Foreclosure Specialist from Portsmouth, New Hampshire

Feb 08 '13, 08:02 AM
1 vote


There’s so much good news in the real estate market today you’d think there was gold bullion falling from the heavens.

Read my new article "Is the Housing Recovery a Farce?" to see exactly why YOU should be a bit suspicious or confused too...

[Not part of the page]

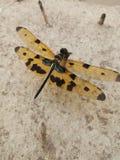 wildlife royalty-vrije stock fotografie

http://www.distressedpro.com/blog/housing-recovery-farce/



Will Barnard Moderator Donor

Real Estate Investor from Santa Clarita, California

Feb 08 '13, 08:12 AM
4 votes


This is exactly what The Norris Group has been saying for the last 6 months or so and the writing is on the wall for another bubble burst in a few years. Crazy, well, seems history loves to repeat itself and gree in government along with wall steet will crash the market yet another time.

Smells like more opportunity for us wise investors!



Medium_be_logoWill Barnard, Barnard Enterprises, Inc.
E-Mail: [email protected]
Website: http://www.barnardenterprises.com
http://www.InvestorExperts.com


Albert Hasson

Paradise Valley, Arizona

Feb 08 '13, 08:43 AM


I think the assumption in this article is that a new bubble is forming and when it bursts there will be a repeat of what we have experienced the last 5 years. Problem with that theory is the current batch of investors have paid cash or financed with significant cash down payment so the dynamics of any "bursting bubble" would be different and certainly much less severe than the last time. In my local Phoenix market avg. sales price per sq. ft is $110, up from a low of around $76 but far from the peak of $180. Investors have left my market to pursue opportunities elsewhere leaving mostly organic home buyers who have stepped in and picked up the slack. I expect our rate of rise in prices to slow down which I think is healthy.
There may be another bubble forming but doubt the "bursting" phase will be a catastrophic jolt to our economy like last time.



Tom Juhn

Highland, Indiana

Feb 08 '13, 08:46 AM


Albert,

Your theory would stand but the new crop of subprime and people using their houses like piggybanks more than outnumbers investors.



Chris Feltus

Residential Real Estate Agent from Fort Worth , Texas

Feb 08 '13, 09:00 AM
1 vote


@Brecht Palombo
Great topic for discussion Brecht.

I think a lot of people subscribe to the notion the housing market may be recovering right now. The problem is we don’t have an organic recovery. Many hedge funds such as Black Stone, Colony Capital etc. are coming in and buying SFR properties in the tens of thousands. With interest rates being kept artificially low by the Fed and cheap money its only fueling their speculation. The critical mistake they are making is you cannot effectively MANAGE properties in a excel spreadsheet. In my opinion, these hedge funds will lose their shirts in 5+ years, and many of the properties they picked up will come back on the market as distressed assets. However, this time many of these assets won’t be held by the government, but instead by private equity firms.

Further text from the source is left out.